-- START Source passage --

# Need Advice - Big Project



## timbo2112 (Jun 8, 2015)

Hi, 

I'm a part of a new social media site and looking to be able to produce custom tshirts to promote.

Initially I want to be able to sell custom tshirts that I create and promote and then move on to having a dedicated site that other members of the social network can create and promote to sell through my site and do a commission split.

Being that these tshirts will be shipped globally, what is the best site to use that can fulfil orders and still keep a decent profit margin to make it worthwhile?

Also, which of these sites allow for me to have my own store that I can have other people promote their shirts in the same domain and us both share in the profits?

I need for it to all be nice and easy so as the other contributors are happy to promote and get paid rather than decide to do their own sites etc.

Any help would be greatly appreciated... and any advice on strategy ect that you think I should pursue is also welcome.

Thanks in advance


----------



## Groseryl (May 12, 2015)

There are definitely systems set-up like that where you have your own site with commissions but then all orders are sent directly to your fulfillment centre. We use such a method for some of our clients. I don't know about splitting the commissions based on designs though, that might be a bit difficult, at least to do it automatically.

So that answers your question. As far as other advice. I definitely and highly recommend focusing on a local market first. Even Facebook started small. With anything online you need to practice and work with your model first and make sure it is solid before you explode onto the world. Internet users are very aggressive and I doubt you would last long if you went global on day 1. So that would solve your global shipping problem for now. As there will be no margins for you at that point if you tried to cover shipping costs.


----------



## timbo2112 (Jun 8, 2015)

Thanks Rylan,

I'm still trying to figure out the best way to go about it.
I did find a site that you could sell other peoples designs and add your own little commission onto. So that may be the way to go.

But from what I saw they pay out their commissions quarterly which is just bonkers!!


----------



## Groseryl (May 12, 2015)

You might find that to be common. Most of these sites will be heavily populated with people that sell only a few t-shirts here and there and not full businesses so to send a cheque for $5 doesn't make much sense so they build up and send larger cheques. I would also check to see how they pay too.


----------



## BandPrints (Feb 4, 2007)

A new site out is www.print.co

They are allowing beta users in. Pretty powerful software.


----------

-- END Source passage --
-- START Data lines --

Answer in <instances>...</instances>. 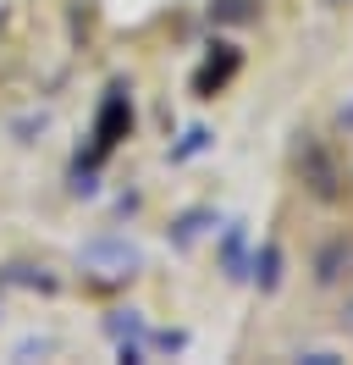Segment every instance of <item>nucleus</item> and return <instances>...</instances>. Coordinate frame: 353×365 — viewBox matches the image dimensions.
Masks as SVG:
<instances>
[{
  "label": "nucleus",
  "instance_id": "nucleus-1",
  "mask_svg": "<svg viewBox=\"0 0 353 365\" xmlns=\"http://www.w3.org/2000/svg\"><path fill=\"white\" fill-rule=\"evenodd\" d=\"M78 260H83L94 277H105V282H122V277H132L138 266H144V250L132 244L127 232H100V238H88L83 250H78Z\"/></svg>",
  "mask_w": 353,
  "mask_h": 365
},
{
  "label": "nucleus",
  "instance_id": "nucleus-2",
  "mask_svg": "<svg viewBox=\"0 0 353 365\" xmlns=\"http://www.w3.org/2000/svg\"><path fill=\"white\" fill-rule=\"evenodd\" d=\"M127 133H132V94L127 83H110L105 100H100V116H94V160L105 150H116Z\"/></svg>",
  "mask_w": 353,
  "mask_h": 365
},
{
  "label": "nucleus",
  "instance_id": "nucleus-3",
  "mask_svg": "<svg viewBox=\"0 0 353 365\" xmlns=\"http://www.w3.org/2000/svg\"><path fill=\"white\" fill-rule=\"evenodd\" d=\"M298 166H304V182L315 188V194H326V200L337 194V182H342V178H337V160L326 155V144H315V138H309L304 150H298Z\"/></svg>",
  "mask_w": 353,
  "mask_h": 365
},
{
  "label": "nucleus",
  "instance_id": "nucleus-4",
  "mask_svg": "<svg viewBox=\"0 0 353 365\" xmlns=\"http://www.w3.org/2000/svg\"><path fill=\"white\" fill-rule=\"evenodd\" d=\"M348 266H353V244L348 238H331L326 250L315 255V282H320V288H337L342 277H353Z\"/></svg>",
  "mask_w": 353,
  "mask_h": 365
},
{
  "label": "nucleus",
  "instance_id": "nucleus-5",
  "mask_svg": "<svg viewBox=\"0 0 353 365\" xmlns=\"http://www.w3.org/2000/svg\"><path fill=\"white\" fill-rule=\"evenodd\" d=\"M221 272L232 277V282L248 277V227L243 222H232V227L221 232Z\"/></svg>",
  "mask_w": 353,
  "mask_h": 365
},
{
  "label": "nucleus",
  "instance_id": "nucleus-6",
  "mask_svg": "<svg viewBox=\"0 0 353 365\" xmlns=\"http://www.w3.org/2000/svg\"><path fill=\"white\" fill-rule=\"evenodd\" d=\"M282 250H276V244H260V250H254V266H248V272H254V282H260V294H276V288H282Z\"/></svg>",
  "mask_w": 353,
  "mask_h": 365
},
{
  "label": "nucleus",
  "instance_id": "nucleus-7",
  "mask_svg": "<svg viewBox=\"0 0 353 365\" xmlns=\"http://www.w3.org/2000/svg\"><path fill=\"white\" fill-rule=\"evenodd\" d=\"M105 332L116 343H144V338H149V321H144V310H110Z\"/></svg>",
  "mask_w": 353,
  "mask_h": 365
},
{
  "label": "nucleus",
  "instance_id": "nucleus-8",
  "mask_svg": "<svg viewBox=\"0 0 353 365\" xmlns=\"http://www.w3.org/2000/svg\"><path fill=\"white\" fill-rule=\"evenodd\" d=\"M204 222H216V210H182V216H176L172 244H176V250H188V244H194L199 232H204Z\"/></svg>",
  "mask_w": 353,
  "mask_h": 365
},
{
  "label": "nucleus",
  "instance_id": "nucleus-9",
  "mask_svg": "<svg viewBox=\"0 0 353 365\" xmlns=\"http://www.w3.org/2000/svg\"><path fill=\"white\" fill-rule=\"evenodd\" d=\"M254 6H260V0H216V6H210V17H216V23H248V17H254Z\"/></svg>",
  "mask_w": 353,
  "mask_h": 365
},
{
  "label": "nucleus",
  "instance_id": "nucleus-10",
  "mask_svg": "<svg viewBox=\"0 0 353 365\" xmlns=\"http://www.w3.org/2000/svg\"><path fill=\"white\" fill-rule=\"evenodd\" d=\"M44 128H50V111H28V116H22V122H17V144H33V133H44Z\"/></svg>",
  "mask_w": 353,
  "mask_h": 365
},
{
  "label": "nucleus",
  "instance_id": "nucleus-11",
  "mask_svg": "<svg viewBox=\"0 0 353 365\" xmlns=\"http://www.w3.org/2000/svg\"><path fill=\"white\" fill-rule=\"evenodd\" d=\"M199 150H210V133H204V128H194V133H188V144H176L172 160H188V155H199Z\"/></svg>",
  "mask_w": 353,
  "mask_h": 365
},
{
  "label": "nucleus",
  "instance_id": "nucleus-12",
  "mask_svg": "<svg viewBox=\"0 0 353 365\" xmlns=\"http://www.w3.org/2000/svg\"><path fill=\"white\" fill-rule=\"evenodd\" d=\"M326 6H342V0H326Z\"/></svg>",
  "mask_w": 353,
  "mask_h": 365
}]
</instances>
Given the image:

-- END Data lines --

[To do] Rewrite the part of the t-shirt thread starting with "Initially I want" and going on through "in the profits?", swapping "tshirts" for "hoodies". The records have nothing to do with the thread.

[Written answer]
Initially I want to be able to sell custom hoodies that I create and promote and then move on to having a dedicated site that other members of the social network can create and promote to sell through my site and do a commission split.

Being that these hoodies will be shipped globally, what is the best site to use that can fulfil orders and still keep a decent profit margin to make it worthwhile?

Also, which of these sites allow for me to have my own store that I can have other people promote their shirts in the same domain and us both share in the profits?